In each of the rows below, swap "bridge parapet" for "stone railing" and leave everything else as it is.

** Start of EXERCISE INPUT **

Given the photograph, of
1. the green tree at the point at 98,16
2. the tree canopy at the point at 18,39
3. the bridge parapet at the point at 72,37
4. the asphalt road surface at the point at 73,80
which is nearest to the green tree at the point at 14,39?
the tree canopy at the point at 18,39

** End of EXERCISE INPUT **

— RESULT OF THE TASK —
Given the photograph, of
1. the green tree at the point at 98,16
2. the tree canopy at the point at 18,39
3. the stone railing at the point at 72,37
4. the asphalt road surface at the point at 73,80
which is nearest to the green tree at the point at 14,39?
the tree canopy at the point at 18,39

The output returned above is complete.